SIGHT
LINES:
River Relic
For more
than a century, travelers, emigrants, and farmers depended on flatboats
to travel the nation's waterways. Anyone who could build a log cabin could
construct the box-like boat made of planks.
Because flatboats couldn't navigate upriver,
they were broken up and sold for lumber when they reached their destination.
Consequently, none were preserved for posterity—until now.
This past summer, when water levels were
low, SIUC faculty and students photographed, mapped, and restored part
of a circa-1800 flatboat discovered by local resident John Schwegman in
the Ohio River near the tiny town of Olmstead, Ill.
About half of the bottom of the original
boat remains, although one 45-foot-long gunwale is intact. The boat was
originally 45 feet long and 12 feet wide. The gunwales were split from
the same tree. Made entirely of oak, the boat was fitted together with
wooden pegs, not nails.
"There are only about a half-dozen first-hand
accounts of how these boats were put together," says Mark Wagner, a researcher
with SIUC's Center for Archaeological
Investigations who led the effort. "This was put together differently
than any of the written accounts."
The flatboat era on the Ohio River began
about 1780, he says, and continued through about 1900, when the locks on
the river forced the clumsy boats into oblivion.

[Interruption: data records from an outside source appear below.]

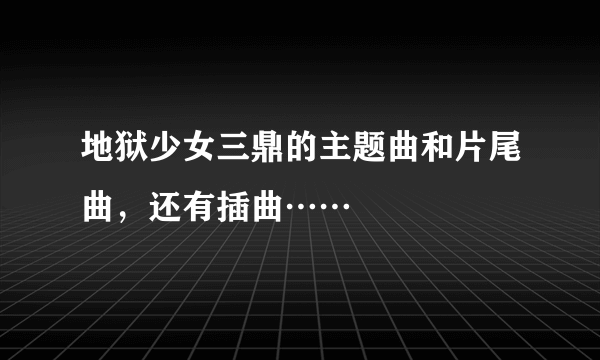 地狱少女三鼎的主题曲和片尾曲，还有插曲……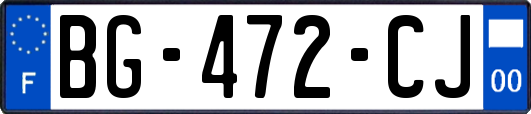 F
BG-472-CJ
00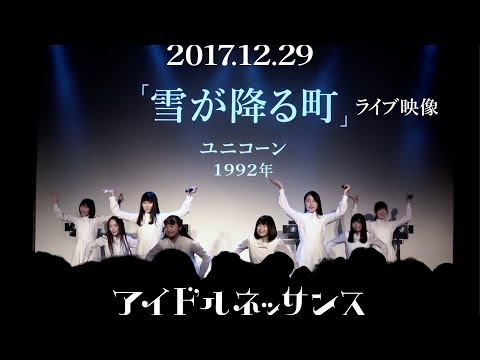 2017.12.29

「雪が降る町」ライブ映像

ユニコーン
1992年

アイドルネッサンス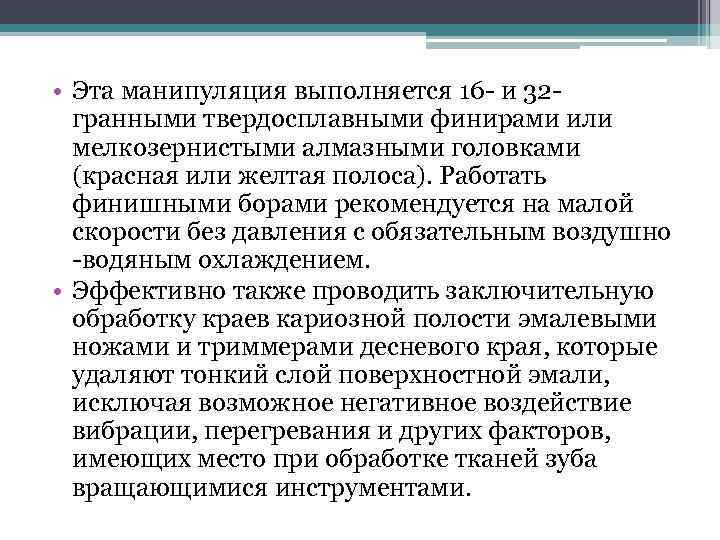 • Эта манипуляция выполняется 16- и 32-гранными твердосплавными финирами или мелкозернистыми алмазными головками (красная или желтая полоса). Работать финишными борами рекомендуется на малой скорости без давления с обязательным воздушно -водяным охлаждением.
• Эффективно также проводить заключительную обработку краев кариозной полости эмалевыми ножами и триммерами десневого края, которые удаляют тонкий слой поверхностной эмали, исключая возможное негативное воздействие вибрации, перегревания и других факторов, имеющих место при обработке тканей зуба вращающимися инструментами.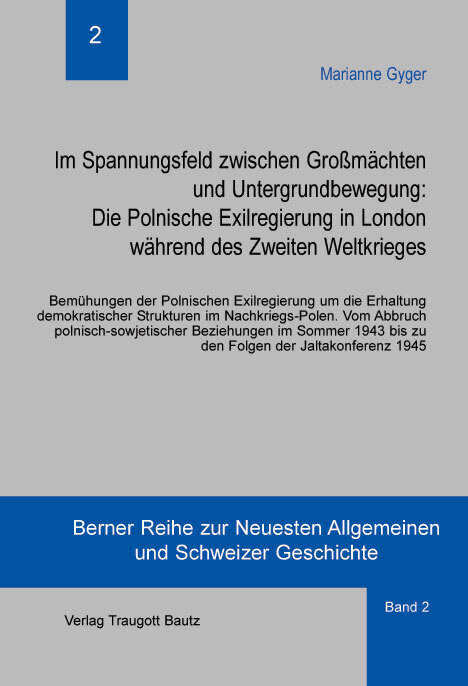 2

Marianne Gyger

Im Spannungsfeld zwischen Großmächten und Untergrundbewegung: Die Polnische Exilregierung in London während des Zweiten Weltkrieges

Bemühungen der Polnischen Exilregierung um die Erhaltung demokratischer Strukturen im Nachkriegs-Polen. Vom Abbruch polnisch-sowjetischer Beziehungen im Sommer 1943 bis zu den Folgen der Jaltakonferenz 1945

Berner Reihe zur Neuesten Allgemeinen und Schweizer Geschichte

Verlag Traugott Bautz

Band 2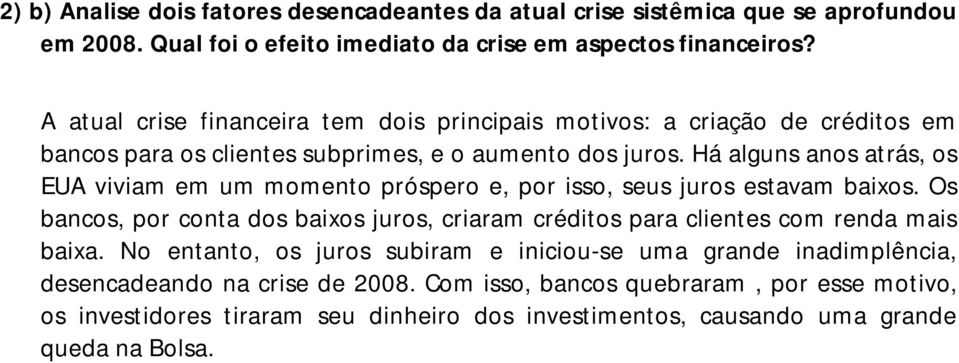 2) b) Analise dois fatores desencadeantes da atual crise sistêmica que se aprofundou em 2008. Qual foi o efeito imediato da crise em aspectos financeiros?

A atual crise financeira tem dois principais motivos: a criação de créditos em bancos para os clientes subprimes, e o aumento dos juros. Há alguns anos atrás, os EUA viviam em um momento próspero e, por isso, seus juros estavam baixos. Os bancos, por conta dos baixos juros, criaram créditos para clientes com renda mais baixa. No entanto, os juros subiram e iniciou-se uma grande inadimplência, desencadeando na crise de 2008. Com isso, bancos quebraram , por esse motivo, os investidores tiraram seu dinheiro dos investimentos, causando uma grande queda na Bolsa.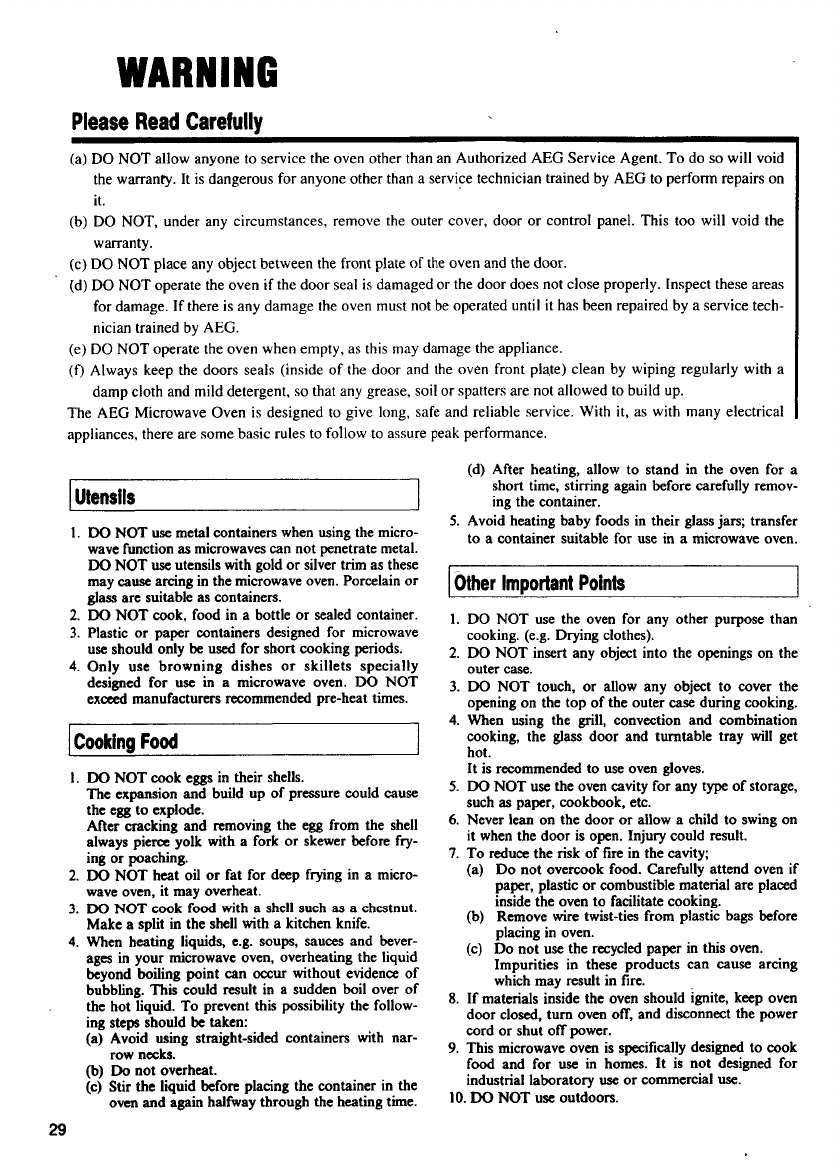 WARNING

Please Read Carefully

(a) DO NOT allow anyone to service the oven other than an Authorized AEG Service Agent. To do so will void the warranty. It is dangerous for anyone other than a service technician trained by AEG to perform repairs on it.
(b) DO NOT, under any circumstances, remove the outer cover, door or control panel. This too will void the warranty.
(c) DO NOT place any object between the front plate of the oven and the door.
(d) DO NOT operate the oven if the door seal is damaged or the door does not close properly. Inspect these areas for damage. If there is any damage the oven must not be operated until it has been repaired by a service technician trained by AEG.
(e) DO NOT operate the oven when empty, as this may damage the appliance.
(f) Always keep the doors seals (inside of the door and the oven front plate) clean by wiping regularly with a damp cloth and mild detergent, so that any grease, soil or spatters are not allowed to build up.
The AEG Microwave Oven is designed to give long, safe and reliable service. With it, as with many electrical appliances, there are some basic rules to follow to assure peak performance.

Utensils

1. DO NOT use metal containers when using the microwave function as microwaves can not penetrate metal. DO NOT use utensils with gold or silver trim as these may cause arcing in the microwave oven. Porcelain or glass are suitable as containers.
2. DO NOT cook, food in a bottle or sealed container.
3. Plastic or paper containers designed for microwave use should only be used for short cooking periods.
4. Only use browning dishes or skillets specially designed for use in a microwave oven. DO NOT exceed manufacturers recommended pre-heat times.

Cooking Food

1. DO NOT cook eggs in their shells.
The expansion and build up of pressure could cause the egg to explode.
After cracking and removing the egg from the shell always pierce yolk with a fork or skewer before frying or poaching.
2. DO NOT heat oil or fat for deep frying in a microwave oven, it may overheat.
3. DO NOT cook food with a shell such as a chestnut. Make a split in the shell with a kitchen knife.
4. When heating liquids, e.g. soups, sauces and beverages in your microwave oven, overheating the liquid beyond boiling point can occur without evidence of bubbling. This could result in a sudden boil over of the hot liquid. To prevent this possibility the following steps should be taken:
(a) Avoid using straight-sided containers with narrow necks.
(b) Do not overheat.
(c) Stir the liquid before placing the container in the oven and again halfway through the heating time.
(d) After heating, allow to stand in the oven for a short time, stirring again before carefully removing the container.
5. Avoid heating baby foods in their glass jars; transfer to a container suitable for use in a microwave oven.

Other Important Points

1. DO NOT use the oven for any other purpose than cooking. (e.g. Drying clothes).
2. DO NOT insert any object into the openings on the outer case.
3. DO NOT touch, or allow any object to cover the opening on the top of the outer case during cooking.
4. When using the grill, convection and combination cooking, the glass door and turntable tray will get hot.
It is recommended to use oven gloves.
5. DO NOT use the oven cavity for any type of storage, such as paper, cookbook, etc.
6. Never lean on the door or allow a child to swing on it when the door is open. Injury could result.
7. To reduce the risk of fire in the cavity;
(a) Do not overcook food. Carefully attend oven if paper, plastic or combustible material are placed inside the oven to facilitate cooking.
(b) Remove wire twist-ties from plastic bags before placing in oven.
(c) Do not use the recycled paper in this oven. Impurities in these products can cause arcing which may result in fire.
8. If materials inside the oven should ignite, keep oven door closed, turn oven off, and disconnect the power cord or shut off power.
9. This microwave oven is specifically designed to cook food and for use in homes. It is not designed for industrial laboratory use or commercial use.
10. DO NOT use outdoors.

29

The flatboats couldn't
navigate through the locks.
Robert Swenson, an assistant professor
of architectural studies who assisted in the project, says flatboats are
historically important because their wood often was reused to construct
many of the first buildings—the first architectural features—in the region.
"Knowing this history is a guide for future regional planning and development,"
he says.
Wagner found himself in a race against
the river as it began to rise and re-submerge the boat. The team had to
fill the boat with gravel to keep it intact until next year's low water
levels. Wagner hopes that all or part of the boat can be removed to a museum
at that time if grant money becomes available.